> _Text under study_:
Now, in the Old Testament God says, “Can you just think that way as you consider what it means to love your neighbor? How do you respond to a need when you have it? Now, if your neighbor has a need, respond the way you respond to yourself. When your neighbor is slandered, see, how would you respond if you were slandered? You’d want to fix that and correct the wrong or the rumor—do that for your neighbor.” And one of the illustrations in the playing out of “love your neighbor as yourself” is: if your neighbor’s oxen has gotten out and it falls into a ditch, the Bible says take that oxen, get it out, and return it to your neighbor. See, because myself—if my oxen (don’t have one, but you know what I’m saying) is in a ditch—I would want to get it out and bring it back home. It’s mine. Of course I don’t want it lost. I don’t want it wandering. I don’t want to lose the livestock in my herds. Well, of course I’m going to do that for myself. But the Bible says, think about your neighbor, and do to your neighbor the things that you do for yourself and want done for yourself. And that’s the principle here.

But he wants us to even think further—to get outside of “What would I want?” Even some of the things I don’t do or I feel incapable of doing—make that the template. “So do to others.” I’ve got to think about what I prefer—my preference for kindness. It’s great when I’m down to have somebody encourage me. It’s great when I have a need to have someone help me meet it. It’s great when there’s a problem or, you know, there’s some injustice, to have people help me make that right. I want to do that for others when they face those very same things. That has to be a pattern of thinking.

A couple things. Number one, I don’t want you to dwell on that. This is part of the strategy God gives us to define love in our relationships all week long. If you spend time thinking about what I’d like people to do—like when I was sick this week and craving chicken noodle soup—I can sit there and spend the rest of the afternoon bemoaning the fact that no one brought me any. I can do that. I know people that all they do is think about how they want people to love them, and then they’re all bummed out because no one loves them that way. You meet people like that; they’re a real joy to hang out with, aren’t they? You don’t want to be one of those people. You don’t want to make this your consuming concern: “Boy, people should talk to me more. People should really try to encourage me more.” Don’t get into that. But we’ve got to start there. You get there to define it so that I can know that the whole point of thinking that through is to figure out how I’m supposed to treat other people this week. So don’t get stuck there.

> _Extracted information_:

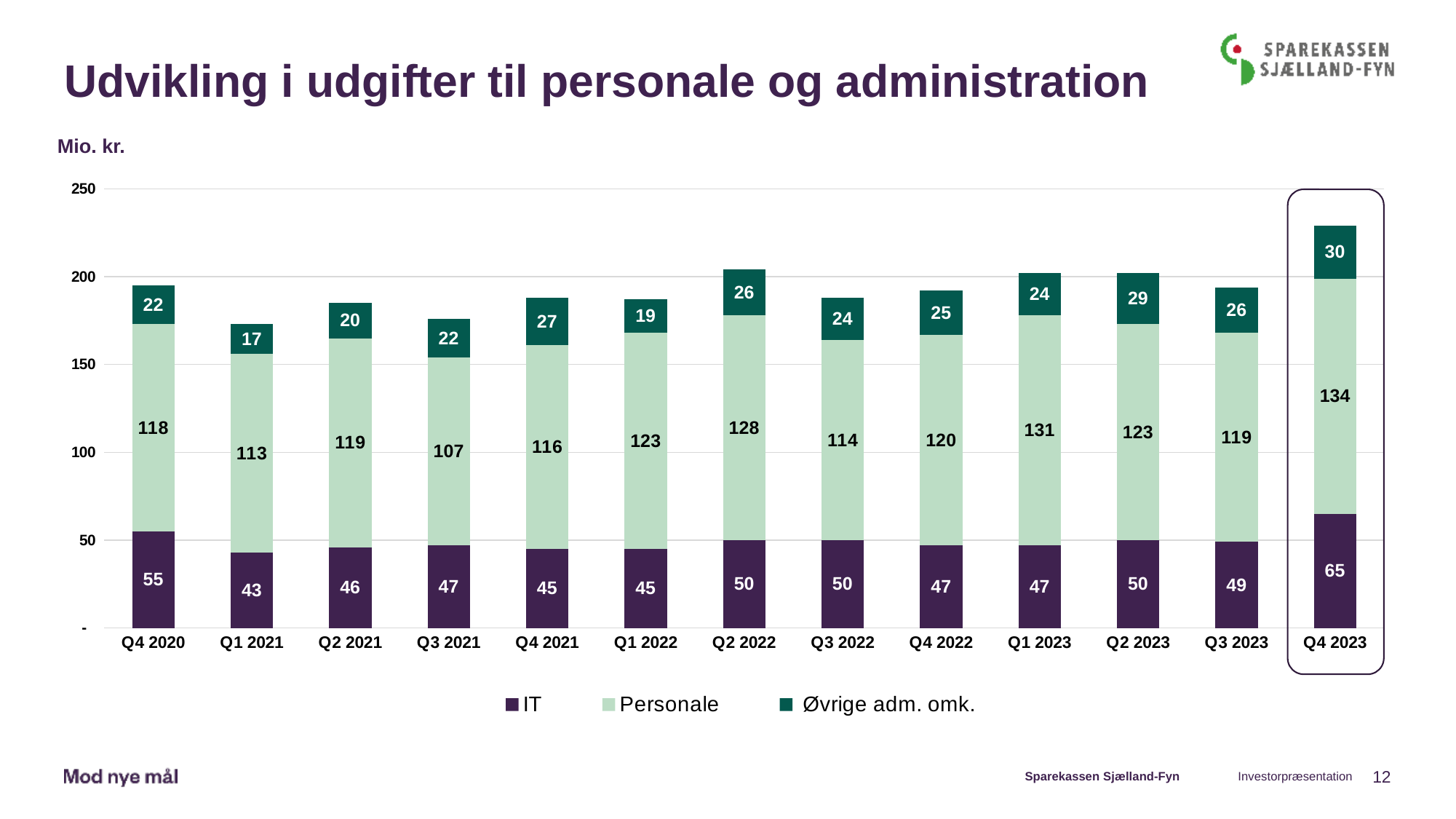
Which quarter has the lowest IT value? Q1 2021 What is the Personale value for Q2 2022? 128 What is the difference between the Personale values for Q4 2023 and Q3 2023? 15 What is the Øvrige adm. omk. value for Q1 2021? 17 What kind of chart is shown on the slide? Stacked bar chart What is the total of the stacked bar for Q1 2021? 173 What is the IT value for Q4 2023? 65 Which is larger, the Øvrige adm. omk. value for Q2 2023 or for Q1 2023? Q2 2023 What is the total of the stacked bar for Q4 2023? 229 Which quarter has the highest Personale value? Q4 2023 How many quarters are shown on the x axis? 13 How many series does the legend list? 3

* * *

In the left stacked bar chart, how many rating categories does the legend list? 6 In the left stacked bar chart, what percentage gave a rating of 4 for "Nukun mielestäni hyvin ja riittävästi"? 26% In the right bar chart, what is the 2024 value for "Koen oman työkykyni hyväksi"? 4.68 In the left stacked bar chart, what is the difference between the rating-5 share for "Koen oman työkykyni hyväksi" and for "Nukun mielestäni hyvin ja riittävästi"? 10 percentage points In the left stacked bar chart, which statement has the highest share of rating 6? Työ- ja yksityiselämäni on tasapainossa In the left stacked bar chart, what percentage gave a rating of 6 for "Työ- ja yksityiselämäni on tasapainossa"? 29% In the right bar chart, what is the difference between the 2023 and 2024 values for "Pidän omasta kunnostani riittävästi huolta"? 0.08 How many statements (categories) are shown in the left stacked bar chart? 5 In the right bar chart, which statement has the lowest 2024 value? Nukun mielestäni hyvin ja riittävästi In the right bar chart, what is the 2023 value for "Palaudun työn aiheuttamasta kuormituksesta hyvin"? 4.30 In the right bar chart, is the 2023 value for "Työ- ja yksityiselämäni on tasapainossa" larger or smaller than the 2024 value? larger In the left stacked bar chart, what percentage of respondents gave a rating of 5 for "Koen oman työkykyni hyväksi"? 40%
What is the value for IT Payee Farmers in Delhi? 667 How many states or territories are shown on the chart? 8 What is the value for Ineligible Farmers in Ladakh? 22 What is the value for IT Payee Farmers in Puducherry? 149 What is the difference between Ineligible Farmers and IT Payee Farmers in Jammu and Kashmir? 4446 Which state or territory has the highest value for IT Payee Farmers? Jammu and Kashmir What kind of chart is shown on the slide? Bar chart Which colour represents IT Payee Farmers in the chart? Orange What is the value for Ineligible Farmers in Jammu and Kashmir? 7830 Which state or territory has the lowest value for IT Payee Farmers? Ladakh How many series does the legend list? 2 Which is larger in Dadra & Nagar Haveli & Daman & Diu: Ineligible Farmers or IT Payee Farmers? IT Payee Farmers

> _Problems and tasks_:
**A)** Reproduce the stretch of the sermon excerpt from "But he wants" through "pattern of thinking.".
**B)** List every situation that the sermon excerpt introduces with the words "It's great when".

> _Results for the exercise_:
**A)**
But he wants us to even think further—to get outside of “What would I want?” Even some of the things I don’t do or I feel incapable of doing—make that the template. “So do to others.” I’ve got to think about what I prefer—my preference for kindness. It’s great when I’m down to have somebody encourage me. It’s great when I have a need to have someone help me meet it. It’s great when there’s a problem or, you know, there’s some injustice, to have people help me make that right. I want to do that for others when they face those very same things. That has to be a pattern of thinking.

**B)**
- When I'm down, to have somebody encourage me
- When I have a need, to have someone help me meet it
- When there's a problem or some injustice, to have people help me make that right